### Work to do
Arrange the lines of the data as a Markdown table with the columns Row and Line, starting with the line that contains "What is the distance spanning" and going on through the end of the data. Leave out any blank lines.

>> START Data extract

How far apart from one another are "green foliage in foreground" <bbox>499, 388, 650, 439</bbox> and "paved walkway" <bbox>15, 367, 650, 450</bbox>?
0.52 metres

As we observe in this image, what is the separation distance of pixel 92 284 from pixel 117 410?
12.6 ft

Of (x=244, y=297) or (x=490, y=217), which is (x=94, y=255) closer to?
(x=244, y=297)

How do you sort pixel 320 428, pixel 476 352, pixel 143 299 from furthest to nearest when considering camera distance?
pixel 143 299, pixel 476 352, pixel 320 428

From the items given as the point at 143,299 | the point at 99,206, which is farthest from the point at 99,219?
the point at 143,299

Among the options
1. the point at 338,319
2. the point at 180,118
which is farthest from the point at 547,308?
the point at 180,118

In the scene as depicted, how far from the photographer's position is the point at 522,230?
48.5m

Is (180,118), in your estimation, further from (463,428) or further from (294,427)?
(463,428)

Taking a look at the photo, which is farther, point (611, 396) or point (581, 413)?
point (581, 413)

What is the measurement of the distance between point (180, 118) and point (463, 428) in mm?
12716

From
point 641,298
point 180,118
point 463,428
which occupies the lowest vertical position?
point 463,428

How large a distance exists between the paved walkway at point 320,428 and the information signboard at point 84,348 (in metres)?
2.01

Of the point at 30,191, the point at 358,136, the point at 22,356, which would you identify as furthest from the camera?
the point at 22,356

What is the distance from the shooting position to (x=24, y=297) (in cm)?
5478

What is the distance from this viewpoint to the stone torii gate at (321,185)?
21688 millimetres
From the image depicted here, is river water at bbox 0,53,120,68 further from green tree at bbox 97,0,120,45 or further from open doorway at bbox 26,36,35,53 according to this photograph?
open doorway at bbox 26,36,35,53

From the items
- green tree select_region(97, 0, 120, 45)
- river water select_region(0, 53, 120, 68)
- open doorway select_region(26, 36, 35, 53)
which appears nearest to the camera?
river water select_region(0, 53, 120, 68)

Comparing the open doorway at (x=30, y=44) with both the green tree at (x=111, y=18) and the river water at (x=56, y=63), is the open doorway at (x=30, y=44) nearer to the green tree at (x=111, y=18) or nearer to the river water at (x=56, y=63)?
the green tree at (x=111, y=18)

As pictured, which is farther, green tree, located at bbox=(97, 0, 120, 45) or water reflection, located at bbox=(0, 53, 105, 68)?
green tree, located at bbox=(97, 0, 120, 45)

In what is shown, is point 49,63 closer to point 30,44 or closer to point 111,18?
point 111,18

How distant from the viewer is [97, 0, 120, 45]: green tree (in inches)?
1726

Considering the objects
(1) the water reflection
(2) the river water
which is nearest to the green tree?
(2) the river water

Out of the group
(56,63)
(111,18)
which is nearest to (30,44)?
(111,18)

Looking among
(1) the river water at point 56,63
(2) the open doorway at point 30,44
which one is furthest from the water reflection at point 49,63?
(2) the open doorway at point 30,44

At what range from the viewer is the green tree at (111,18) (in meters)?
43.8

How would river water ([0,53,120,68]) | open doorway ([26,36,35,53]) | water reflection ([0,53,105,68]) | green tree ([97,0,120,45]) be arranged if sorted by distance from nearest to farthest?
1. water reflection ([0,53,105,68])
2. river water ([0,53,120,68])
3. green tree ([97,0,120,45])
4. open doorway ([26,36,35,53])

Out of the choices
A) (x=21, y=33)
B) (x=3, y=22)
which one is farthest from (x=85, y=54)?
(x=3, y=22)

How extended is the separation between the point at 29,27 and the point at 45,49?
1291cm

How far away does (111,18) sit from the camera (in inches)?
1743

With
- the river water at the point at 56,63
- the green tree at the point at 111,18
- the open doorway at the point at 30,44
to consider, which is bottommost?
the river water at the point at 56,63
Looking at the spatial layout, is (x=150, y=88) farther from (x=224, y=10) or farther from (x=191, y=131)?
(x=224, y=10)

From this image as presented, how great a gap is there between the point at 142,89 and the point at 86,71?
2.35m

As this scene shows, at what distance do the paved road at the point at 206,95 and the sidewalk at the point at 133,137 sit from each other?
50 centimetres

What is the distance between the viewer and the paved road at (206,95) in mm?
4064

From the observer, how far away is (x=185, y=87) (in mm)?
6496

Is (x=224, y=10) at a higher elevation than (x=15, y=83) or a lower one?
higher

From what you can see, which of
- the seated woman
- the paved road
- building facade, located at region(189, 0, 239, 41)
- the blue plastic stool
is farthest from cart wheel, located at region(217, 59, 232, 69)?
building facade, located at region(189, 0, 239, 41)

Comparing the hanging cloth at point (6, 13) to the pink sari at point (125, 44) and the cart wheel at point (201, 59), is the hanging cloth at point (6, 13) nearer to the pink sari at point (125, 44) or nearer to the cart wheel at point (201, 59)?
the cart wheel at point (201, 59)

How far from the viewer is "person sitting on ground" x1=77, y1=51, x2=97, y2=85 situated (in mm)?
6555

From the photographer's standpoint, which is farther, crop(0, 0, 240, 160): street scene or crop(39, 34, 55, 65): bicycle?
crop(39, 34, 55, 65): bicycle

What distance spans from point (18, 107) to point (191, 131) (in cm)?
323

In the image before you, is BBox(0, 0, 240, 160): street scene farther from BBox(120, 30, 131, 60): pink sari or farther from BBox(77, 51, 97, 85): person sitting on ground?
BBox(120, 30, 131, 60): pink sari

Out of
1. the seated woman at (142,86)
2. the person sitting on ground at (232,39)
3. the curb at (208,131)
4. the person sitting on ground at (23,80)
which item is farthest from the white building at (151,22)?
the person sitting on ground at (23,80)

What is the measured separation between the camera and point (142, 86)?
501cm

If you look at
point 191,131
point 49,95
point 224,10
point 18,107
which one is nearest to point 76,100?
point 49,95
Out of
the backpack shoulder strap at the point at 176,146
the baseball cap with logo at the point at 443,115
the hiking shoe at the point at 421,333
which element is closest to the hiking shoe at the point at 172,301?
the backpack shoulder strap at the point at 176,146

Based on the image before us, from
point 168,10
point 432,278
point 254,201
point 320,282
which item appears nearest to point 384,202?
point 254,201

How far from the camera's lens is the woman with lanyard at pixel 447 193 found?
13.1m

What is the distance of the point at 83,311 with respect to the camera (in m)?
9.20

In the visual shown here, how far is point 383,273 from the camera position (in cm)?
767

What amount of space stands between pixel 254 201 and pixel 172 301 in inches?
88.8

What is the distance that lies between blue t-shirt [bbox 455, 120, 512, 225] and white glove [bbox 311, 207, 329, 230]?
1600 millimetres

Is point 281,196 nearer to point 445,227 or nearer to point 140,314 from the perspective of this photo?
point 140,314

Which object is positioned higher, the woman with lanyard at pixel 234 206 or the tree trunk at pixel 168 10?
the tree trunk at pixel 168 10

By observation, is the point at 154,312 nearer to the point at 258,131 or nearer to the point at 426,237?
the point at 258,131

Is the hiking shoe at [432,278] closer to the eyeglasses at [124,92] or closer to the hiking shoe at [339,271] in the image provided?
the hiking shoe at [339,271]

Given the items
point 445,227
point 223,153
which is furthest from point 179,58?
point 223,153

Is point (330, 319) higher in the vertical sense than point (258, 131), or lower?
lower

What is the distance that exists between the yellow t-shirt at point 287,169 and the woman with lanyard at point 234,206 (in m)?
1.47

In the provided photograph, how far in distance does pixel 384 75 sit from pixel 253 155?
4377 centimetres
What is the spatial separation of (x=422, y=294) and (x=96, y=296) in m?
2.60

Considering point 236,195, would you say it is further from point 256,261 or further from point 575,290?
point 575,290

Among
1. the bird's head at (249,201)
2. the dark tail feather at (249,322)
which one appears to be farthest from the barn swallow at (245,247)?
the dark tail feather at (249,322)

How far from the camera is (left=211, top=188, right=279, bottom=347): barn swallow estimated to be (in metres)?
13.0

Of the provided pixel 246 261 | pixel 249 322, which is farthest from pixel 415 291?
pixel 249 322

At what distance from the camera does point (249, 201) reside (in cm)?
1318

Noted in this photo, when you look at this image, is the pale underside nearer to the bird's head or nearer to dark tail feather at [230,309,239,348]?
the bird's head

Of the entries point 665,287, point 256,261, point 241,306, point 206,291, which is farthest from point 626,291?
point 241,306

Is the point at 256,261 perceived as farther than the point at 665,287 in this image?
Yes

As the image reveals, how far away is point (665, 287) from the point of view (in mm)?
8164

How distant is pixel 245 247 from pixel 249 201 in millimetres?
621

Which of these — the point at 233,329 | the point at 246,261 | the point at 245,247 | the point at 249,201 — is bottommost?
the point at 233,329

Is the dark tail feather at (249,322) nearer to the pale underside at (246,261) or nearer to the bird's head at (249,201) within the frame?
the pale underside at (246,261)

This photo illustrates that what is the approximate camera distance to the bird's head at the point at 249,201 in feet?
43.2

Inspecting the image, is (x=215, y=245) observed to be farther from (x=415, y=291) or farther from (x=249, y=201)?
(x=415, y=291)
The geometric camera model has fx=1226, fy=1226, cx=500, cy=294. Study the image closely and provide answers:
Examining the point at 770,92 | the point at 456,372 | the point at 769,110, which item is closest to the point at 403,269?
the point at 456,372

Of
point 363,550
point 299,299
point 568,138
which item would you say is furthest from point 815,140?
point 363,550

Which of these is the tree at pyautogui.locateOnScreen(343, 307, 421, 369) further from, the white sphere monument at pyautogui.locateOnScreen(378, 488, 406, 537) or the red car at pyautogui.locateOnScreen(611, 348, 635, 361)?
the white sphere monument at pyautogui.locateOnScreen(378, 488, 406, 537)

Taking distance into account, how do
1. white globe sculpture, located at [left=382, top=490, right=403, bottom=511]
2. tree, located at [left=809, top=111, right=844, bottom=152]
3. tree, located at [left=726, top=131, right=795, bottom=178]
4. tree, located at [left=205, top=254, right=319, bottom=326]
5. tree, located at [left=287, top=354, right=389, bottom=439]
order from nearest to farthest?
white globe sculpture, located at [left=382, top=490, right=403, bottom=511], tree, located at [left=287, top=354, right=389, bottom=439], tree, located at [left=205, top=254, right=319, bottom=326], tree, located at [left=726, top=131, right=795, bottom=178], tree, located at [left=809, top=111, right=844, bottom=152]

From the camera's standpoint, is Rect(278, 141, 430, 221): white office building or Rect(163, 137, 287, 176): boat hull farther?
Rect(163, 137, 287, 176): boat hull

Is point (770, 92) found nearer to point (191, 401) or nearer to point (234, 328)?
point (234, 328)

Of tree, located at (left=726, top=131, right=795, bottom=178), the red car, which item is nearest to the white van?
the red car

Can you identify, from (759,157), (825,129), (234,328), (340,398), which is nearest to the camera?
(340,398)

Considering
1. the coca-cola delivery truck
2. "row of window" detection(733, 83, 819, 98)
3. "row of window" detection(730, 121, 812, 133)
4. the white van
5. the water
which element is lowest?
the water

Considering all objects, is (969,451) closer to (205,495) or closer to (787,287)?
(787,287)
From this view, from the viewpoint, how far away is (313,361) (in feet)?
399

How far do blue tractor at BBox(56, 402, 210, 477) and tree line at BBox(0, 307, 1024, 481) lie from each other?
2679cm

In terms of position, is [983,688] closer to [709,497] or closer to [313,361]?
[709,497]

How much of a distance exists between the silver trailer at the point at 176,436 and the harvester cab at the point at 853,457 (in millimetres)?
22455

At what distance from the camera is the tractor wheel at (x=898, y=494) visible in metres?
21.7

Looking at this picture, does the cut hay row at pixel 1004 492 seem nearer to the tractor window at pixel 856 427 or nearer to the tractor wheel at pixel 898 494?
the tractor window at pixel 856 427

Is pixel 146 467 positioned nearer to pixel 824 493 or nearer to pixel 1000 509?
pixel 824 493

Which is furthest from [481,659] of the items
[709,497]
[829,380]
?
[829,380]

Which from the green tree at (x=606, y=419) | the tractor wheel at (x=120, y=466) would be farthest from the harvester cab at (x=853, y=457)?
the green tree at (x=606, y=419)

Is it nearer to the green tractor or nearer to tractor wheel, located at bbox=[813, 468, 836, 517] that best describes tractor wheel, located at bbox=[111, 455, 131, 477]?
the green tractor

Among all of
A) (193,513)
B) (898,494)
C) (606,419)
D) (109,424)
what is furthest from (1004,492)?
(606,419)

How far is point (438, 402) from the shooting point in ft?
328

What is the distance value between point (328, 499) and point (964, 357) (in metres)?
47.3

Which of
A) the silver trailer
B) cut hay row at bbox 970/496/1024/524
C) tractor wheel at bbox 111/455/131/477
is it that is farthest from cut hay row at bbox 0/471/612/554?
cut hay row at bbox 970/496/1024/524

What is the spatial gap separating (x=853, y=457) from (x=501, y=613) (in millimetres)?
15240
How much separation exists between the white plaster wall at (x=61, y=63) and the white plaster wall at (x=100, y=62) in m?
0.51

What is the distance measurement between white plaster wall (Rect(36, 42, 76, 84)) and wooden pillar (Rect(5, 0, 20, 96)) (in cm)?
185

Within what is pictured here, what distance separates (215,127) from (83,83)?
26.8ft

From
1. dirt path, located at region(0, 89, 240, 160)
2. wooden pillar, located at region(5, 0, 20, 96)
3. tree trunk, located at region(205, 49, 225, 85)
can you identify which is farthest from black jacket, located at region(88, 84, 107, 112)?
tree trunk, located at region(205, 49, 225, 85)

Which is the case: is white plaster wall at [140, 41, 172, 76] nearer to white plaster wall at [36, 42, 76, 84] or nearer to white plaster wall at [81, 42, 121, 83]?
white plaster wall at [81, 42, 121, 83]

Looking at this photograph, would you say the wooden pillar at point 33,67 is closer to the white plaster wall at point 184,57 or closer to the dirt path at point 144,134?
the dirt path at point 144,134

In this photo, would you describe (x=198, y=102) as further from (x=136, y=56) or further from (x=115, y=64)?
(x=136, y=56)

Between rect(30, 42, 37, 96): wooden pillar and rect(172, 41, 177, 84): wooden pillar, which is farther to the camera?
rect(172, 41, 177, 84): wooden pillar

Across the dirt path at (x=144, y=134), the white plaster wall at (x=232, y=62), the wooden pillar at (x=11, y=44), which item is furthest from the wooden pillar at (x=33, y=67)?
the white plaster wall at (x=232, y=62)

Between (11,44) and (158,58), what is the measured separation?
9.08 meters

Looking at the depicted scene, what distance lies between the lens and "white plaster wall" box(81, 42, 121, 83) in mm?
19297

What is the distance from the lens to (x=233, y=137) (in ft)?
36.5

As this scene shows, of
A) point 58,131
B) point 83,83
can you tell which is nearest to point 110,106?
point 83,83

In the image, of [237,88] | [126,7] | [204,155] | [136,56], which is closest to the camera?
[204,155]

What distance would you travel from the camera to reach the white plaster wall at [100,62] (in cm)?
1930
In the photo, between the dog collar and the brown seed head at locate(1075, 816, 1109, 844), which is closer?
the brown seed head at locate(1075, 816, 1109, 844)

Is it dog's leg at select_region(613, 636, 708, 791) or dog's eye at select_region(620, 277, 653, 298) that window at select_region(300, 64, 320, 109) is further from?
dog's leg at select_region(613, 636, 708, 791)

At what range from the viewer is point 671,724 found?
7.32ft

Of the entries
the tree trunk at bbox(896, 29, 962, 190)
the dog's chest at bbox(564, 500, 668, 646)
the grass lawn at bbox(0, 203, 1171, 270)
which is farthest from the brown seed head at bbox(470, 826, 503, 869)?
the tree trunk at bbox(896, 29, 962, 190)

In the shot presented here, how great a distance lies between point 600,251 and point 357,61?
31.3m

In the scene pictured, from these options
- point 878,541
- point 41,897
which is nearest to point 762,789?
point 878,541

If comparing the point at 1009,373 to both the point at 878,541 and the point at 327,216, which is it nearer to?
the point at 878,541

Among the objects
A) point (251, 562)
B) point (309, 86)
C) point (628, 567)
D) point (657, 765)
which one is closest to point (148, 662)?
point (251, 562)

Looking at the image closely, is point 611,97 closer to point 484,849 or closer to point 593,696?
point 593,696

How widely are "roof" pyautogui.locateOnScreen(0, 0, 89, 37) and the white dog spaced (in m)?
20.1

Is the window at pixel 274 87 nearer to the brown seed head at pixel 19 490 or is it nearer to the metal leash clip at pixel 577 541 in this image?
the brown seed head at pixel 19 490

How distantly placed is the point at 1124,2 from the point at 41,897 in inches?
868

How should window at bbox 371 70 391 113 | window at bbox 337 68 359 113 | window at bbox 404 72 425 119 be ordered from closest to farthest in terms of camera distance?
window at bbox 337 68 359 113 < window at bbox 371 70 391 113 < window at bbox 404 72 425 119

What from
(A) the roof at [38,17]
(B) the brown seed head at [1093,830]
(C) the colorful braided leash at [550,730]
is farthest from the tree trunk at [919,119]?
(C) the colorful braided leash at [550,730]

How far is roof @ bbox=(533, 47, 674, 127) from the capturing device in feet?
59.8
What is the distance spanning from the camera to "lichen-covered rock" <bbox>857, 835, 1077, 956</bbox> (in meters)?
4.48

>> END Data extract

### Result below
| Row | Line |
|---|---|
| 1 | What is the distance spanning from the camera to "lichen-covered rock" <bbox>857, 835, 1077, 956</bbox> (in meters)? |
| 2 | 4.48 |